My painting is between Clark Street and LaSalle. I'm posting a jpeg in the ORIGINAALS gallery, but you're really missing a lot if you don't get up close and personal. It's 30" w X 40" h.

Wednesday, April 16, 2008

New York ad agencies progress in "diversity"?

The New York Times' vet ad columnist Stuart Elliott wrote today on how the big ad guys are doing in meeting their self-policed campaign to become more "diverse" - whatever that means.

They were forced to at least acknowledge their lack thereof a few years ago when the NYC Human Rights Commission threatened hearings on their almost exclusively"whites only" hiring policies in their professional and upper management ranks. Elliott's article today mentions a report the commission released yesterday on what progress has been made. According to Elliott, the agencies are making some progress, if not meeting some of their more ambitious goals.

The story is interesting to me because 16 years ago I instigated a similar examination of the business nationwide. Even more interesting is the fact that no other source, including the NYCHRC itself seems to think the issue is important enough to even mention. I googled "New York City Human Rights Commission - Diversity" and there was nothing about their report anywhere else, even on their own sight.
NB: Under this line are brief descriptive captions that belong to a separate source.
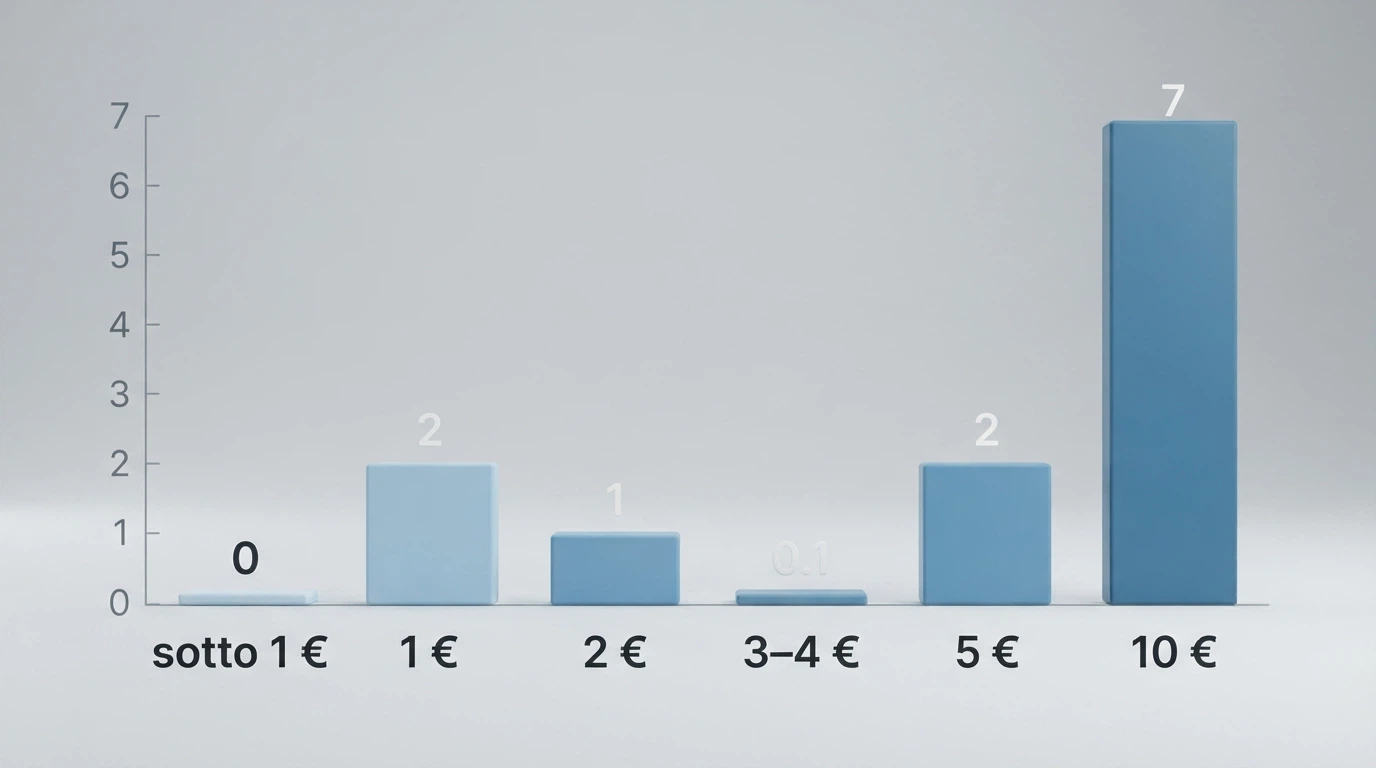Una scala grafica con le sei soglie di deposito (da sotto 1 € a 20 €) e il numero di operatori ADM disponibili per ciascuna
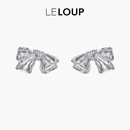 LELOUP金属蝴蝶结耳钉女轻奢高级气质银色耳环耳饰礼物 白鹿同款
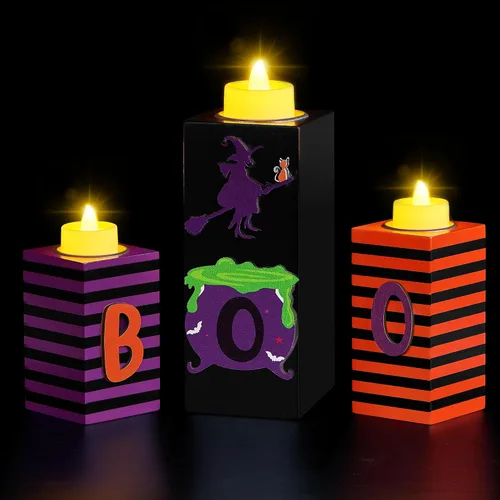 Vista 10 de BlcTec Decoraciones de Halloween, 3 PIEZAS Portavelas de Madera de Halloween con Luces de Té LED y Tallado 3D, Centros de Mesa de Velas de Madera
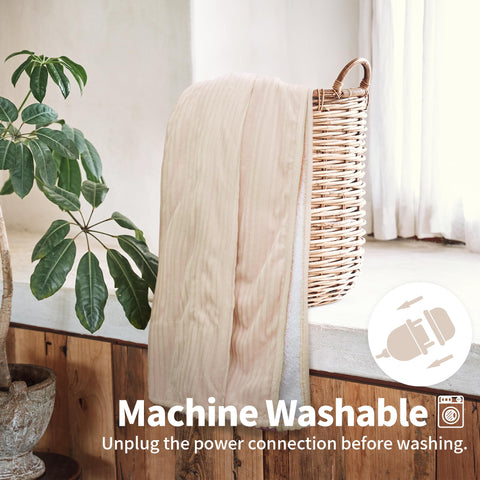 Texciting manta eléctrica 50x60, lavable a máquina para limpieza.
That fact and the fact that none of the successful hires are broken down into racial, ethnic, age, gender or sexual orientation tells me even their modest success is padded with diversifiers not of's just say "darker hues".

Call me paranoid but it looks like diversity perversity.

Business and BS as usual.

Thursday, April 3, 2008

Basquiat: The Spook who sat by Warhol's studio door?

Chicago-based art maven and creative critic, Nathaniel McLin, has an interesting piece on Jean Michel Basquiat, the graffiti artist some ignorant white bloviator once called "the only important Black artist in history". The title, "In the Shadow of Basquiat: The Spook That Opened the Door" is suspect, but McLin makes his case.
I like mine better, but maybe I'm just "dead playa hatin". Check it out at Paint magazine online. The link is here somewhere.